*What is asked*. Rewrite the material below, replacing "bowl rim" with "bowl edge" and keeping everything else unchanged.

*Data section*.
┄┄┄┄┄┄┄┄┄┄┄┄┄┄┄┄┄┄┄┄
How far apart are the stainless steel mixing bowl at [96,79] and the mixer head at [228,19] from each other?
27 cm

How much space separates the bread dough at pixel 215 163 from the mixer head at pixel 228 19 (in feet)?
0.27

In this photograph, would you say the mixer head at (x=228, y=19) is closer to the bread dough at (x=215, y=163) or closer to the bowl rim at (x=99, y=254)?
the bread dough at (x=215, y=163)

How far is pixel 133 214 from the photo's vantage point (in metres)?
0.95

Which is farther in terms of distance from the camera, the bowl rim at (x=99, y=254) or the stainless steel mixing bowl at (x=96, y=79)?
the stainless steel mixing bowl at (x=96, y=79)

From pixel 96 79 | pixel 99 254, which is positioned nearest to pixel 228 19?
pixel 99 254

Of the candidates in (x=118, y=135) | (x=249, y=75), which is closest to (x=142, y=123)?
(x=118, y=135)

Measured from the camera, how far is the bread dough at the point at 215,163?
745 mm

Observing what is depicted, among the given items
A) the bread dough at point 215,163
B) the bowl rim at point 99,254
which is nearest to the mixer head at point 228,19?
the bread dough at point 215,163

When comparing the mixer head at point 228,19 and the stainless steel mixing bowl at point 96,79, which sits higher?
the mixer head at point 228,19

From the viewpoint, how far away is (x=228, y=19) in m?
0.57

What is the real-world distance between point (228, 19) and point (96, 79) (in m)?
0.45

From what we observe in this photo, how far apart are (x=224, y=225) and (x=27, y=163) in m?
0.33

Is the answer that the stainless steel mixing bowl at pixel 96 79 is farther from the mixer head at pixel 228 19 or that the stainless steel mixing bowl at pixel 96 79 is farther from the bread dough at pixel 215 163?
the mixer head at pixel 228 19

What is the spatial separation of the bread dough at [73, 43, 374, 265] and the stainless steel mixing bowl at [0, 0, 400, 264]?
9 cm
┄┄┄┄┄┄┄┄┄┄┄┄┄┄┄┄┄┄┄┄
*Task response*.
How far apart are the stainless steel mixing bowl at [96,79] and the mixer head at [228,19] from each other?
27 cm

How much space separates the bread dough at pixel 215 163 from the mixer head at pixel 228 19 (in feet)?
0.27

In this photograph, would you say the mixer head at (x=228, y=19) is closer to the bread dough at (x=215, y=163) or closer to the bowl edge at (x=99, y=254)?
the bread dough at (x=215, y=163)

How far is pixel 133 214 from the photo's vantage point (in metres)?
0.95

Which is farther in terms of distance from the camera, the bowl edge at (x=99, y=254) or the stainless steel mixing bowl at (x=96, y=79)?
the stainless steel mixing bowl at (x=96, y=79)

From pixel 96 79 | pixel 99 254, which is positioned nearest to pixel 228 19?
pixel 99 254

Of the candidates in (x=118, y=135) | (x=249, y=75), which is closest to (x=142, y=123)?
(x=118, y=135)

Measured from the camera, how far is the bread dough at the point at 215,163?
745 mm

Observing what is depicted, among the given items
A) the bread dough at point 215,163
B) the bowl edge at point 99,254
which is nearest to the mixer head at point 228,19?
the bread dough at point 215,163

When comparing the mixer head at point 228,19 and the stainless steel mixing bowl at point 96,79, which sits higher?
the mixer head at point 228,19

From the viewpoint, how far away is (x=228, y=19) in m?
0.57

What is the real-world distance between point (228, 19) and point (96, 79) (in m)?
0.45

From what we observe in this photo, how far apart are (x=224, y=225) and (x=27, y=163) in m?
0.33

Is the answer that the stainless steel mixing bowl at pixel 96 79 is farther from the mixer head at pixel 228 19 or that the stainless steel mixing bowl at pixel 96 79 is farther from the bread dough at pixel 215 163?
the mixer head at pixel 228 19

What is the spatial separation of the bread dough at [73, 43, 374, 265] and the stainless steel mixing bowl at [0, 0, 400, 264]?
9 cm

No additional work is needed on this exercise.